By Andy Favell
Ten steps to help advertisers, agencies, ad platforms and publishers get on top of mobile ad fraud, with tips from the experts and guidelines to follow.
With mobile rapidly approaching half of digital advertising, the fraudsters that have plagued web advertising are now targeting mobile ads – particularly the “download or app” ads, which have become a cash cow for the ad industry.
In this column, we ask: what do advertisers, agencies, ad exchanges, ad networks, demand-side platforms DSPs and other adtech providers need to do to stop mobile getting to the same state as web ad fraud?
What is mobile ad fraud?
Mobile ad fraud occurs where mobile ads impressions or click-throughs are triggered by a robot.

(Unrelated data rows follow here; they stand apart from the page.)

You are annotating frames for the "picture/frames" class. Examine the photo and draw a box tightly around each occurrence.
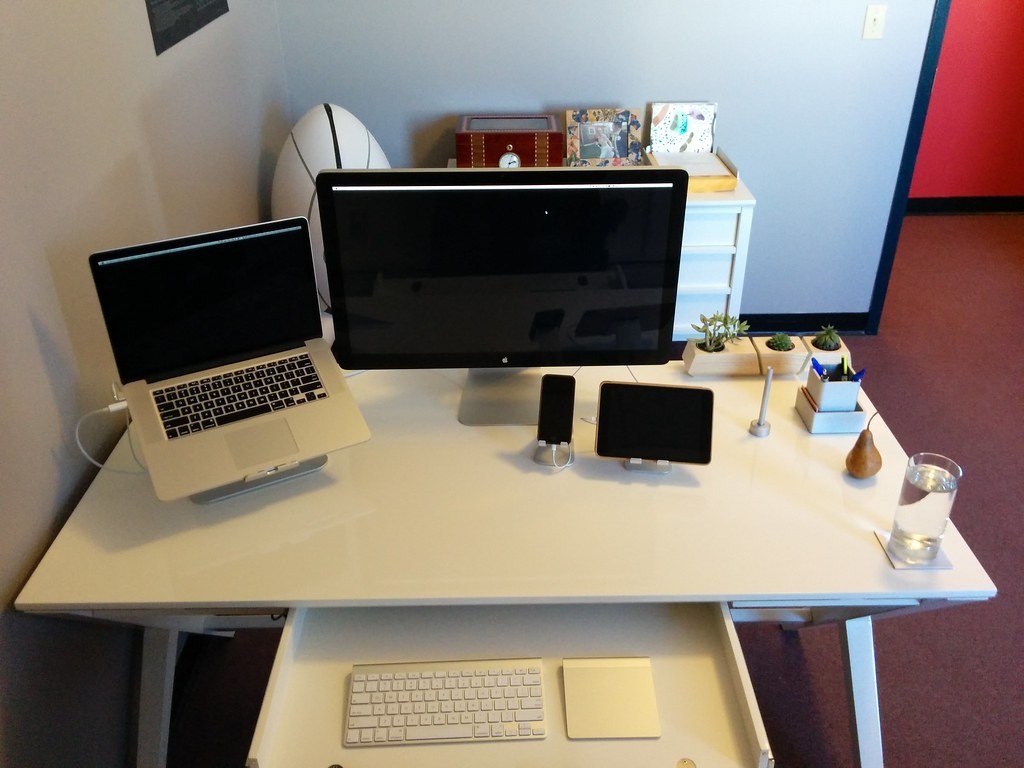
[563,106,643,170]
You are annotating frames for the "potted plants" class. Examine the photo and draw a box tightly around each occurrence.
[681,310,852,377]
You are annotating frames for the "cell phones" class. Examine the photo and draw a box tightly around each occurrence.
[537,374,576,445]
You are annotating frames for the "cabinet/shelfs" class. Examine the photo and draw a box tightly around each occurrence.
[444,158,758,343]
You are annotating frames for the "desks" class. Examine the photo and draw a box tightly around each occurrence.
[11,333,996,767]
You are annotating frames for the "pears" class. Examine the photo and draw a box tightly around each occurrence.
[846,411,882,479]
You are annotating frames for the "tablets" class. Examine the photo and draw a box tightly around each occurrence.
[595,381,713,465]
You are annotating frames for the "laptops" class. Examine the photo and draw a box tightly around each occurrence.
[88,216,371,498]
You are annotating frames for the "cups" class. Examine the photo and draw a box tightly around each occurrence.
[886,452,964,566]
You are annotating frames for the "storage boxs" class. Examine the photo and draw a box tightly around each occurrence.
[453,111,565,168]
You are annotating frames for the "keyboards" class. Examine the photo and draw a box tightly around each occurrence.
[344,655,546,750]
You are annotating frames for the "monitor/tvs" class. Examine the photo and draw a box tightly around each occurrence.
[315,165,688,424]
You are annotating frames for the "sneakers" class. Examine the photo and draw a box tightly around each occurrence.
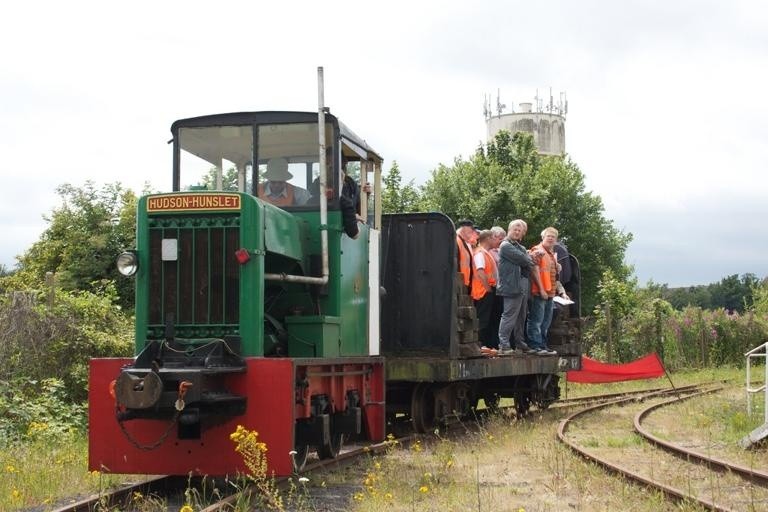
[481,343,557,355]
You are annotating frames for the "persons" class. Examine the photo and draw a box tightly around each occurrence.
[456,219,570,355]
[310,146,371,216]
[305,167,366,240]
[258,158,306,206]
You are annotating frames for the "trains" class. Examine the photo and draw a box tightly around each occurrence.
[88,65,583,479]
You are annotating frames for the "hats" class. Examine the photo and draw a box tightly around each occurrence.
[262,159,293,180]
[458,220,479,230]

This might be a piece of malicious code that is operating on a legitimate user device, maybe downloaded with a dodgy native app. Each time the ad is served/clicked the fraudulent ad network or fraudulent publisher makes money, even though no human has seen the ad.
Ten steps to spotting and combatting ad fraud.
Step 1. Get your head out of the sand
The industry is still divided between those that have a position on ad fraud and those that don’t. The nothing-to-say camp is still by far the biggest. In the interest of diplomacy, we will avoid naming and shaming the leading global media agencies, ad networks, et al that were contacted for comments, but delivered none.
Instead, here is a list of the companies that do have a position on mobile ad fraud, and helped with this column:
Yodel Mobile; M&C Saatchi Mobile; GroupM; Conversant Media; Voluum; JICWEBS/IAB UK; Integral Ad Science; Forensiq; MRC; WFA; Dhar Method / Botlab.io.
Step 2. Ad fraud is everyone’s responsibility – advertisers, agencies/intermediaries and publishers
With ad fraud, it’s too easy to point the finger of blame at someone else, but it is everyone’s responsibility to put measures in place in house to ensure fraud is kept to a minimum and to encourage, coax and force all partners to do the same.
Advertisers appear to be the least prepared to accept responsibility. This is crazy considering ad fraud is costing them money, business and, if they are collecting and pursuing fake leads, potentially harms reputation and causes privacy issues also.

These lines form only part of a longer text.